# START OF Given text

I've been wanting to find a "classic" style bike that captures that same, intangible feel of adventure and exploration from a younger year.

This one comes close, except it isn't red:










In my quest, I found this interesting article on Cruiser history

I wonder what other cruiser thoughts and experiences are out there in passion land.

.


----------



## P-Funk (Jan 16, 2004)

I love cruisers. I don't have one, but I'd like to. That pic reminds me of Pee Wee Herman, except his was red.
Here are a couple I've found that I like:


----------



## scar (Jun 2, 2005)

*Here are a couple I got for cruisn'*

*Dyno - Von Franco*









*Nirve - Switchblade*









Gotta get a pic of the Lectric Trike I just picked up.


----------



## rattmobbins (Sep 14, 2006)

That Nirve is SICK!!! Look like it might be kinda awkward to ride though. Is it?

# END OF Given text
# START OF Material

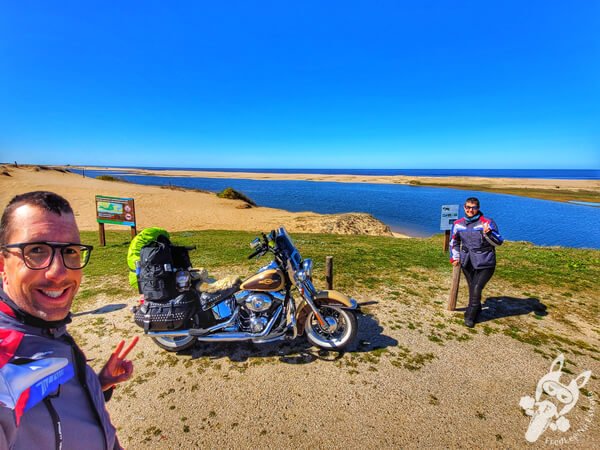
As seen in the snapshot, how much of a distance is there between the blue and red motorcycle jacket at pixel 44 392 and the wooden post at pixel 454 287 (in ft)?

# END OF Material

▶ [Tasks for this exercise]
a) Rewrite the passage of the cruiser bike thread that opens with the words containing "This one comes" and closes with "in passion land.", changing "article" to "write-up".
b) Extend the cruiser bike thread with what comes next after its final post.

▶ [Results of the tasks]
a)
This one comes close, except it isn't red:










In my quest, I found this interesting write-up on Cruiser history

I wonder what other cruiser thoughts and experiences are out there in passion land.

b)
----------



## brianc (Jan 13, 2004)

there's a great Cruiser culture here in PHX. I need to find out when the next bar crawl / cruiser night is going to be and I'll take the camera. The two rides I've been apart of had 80+ people on everything from ghetto bikes to fully custom jobs to vintage originals. 

I of course do not have a proper cruiser....yet.


----------



## ~gomez~ (Sep 26, 2006)

my 1950's Janey....bought for 20 dollars at and amish rumage sale.



I've been to a couple cruiser rides and had a ball.


----------



## rattmobbins (Sep 14, 2006)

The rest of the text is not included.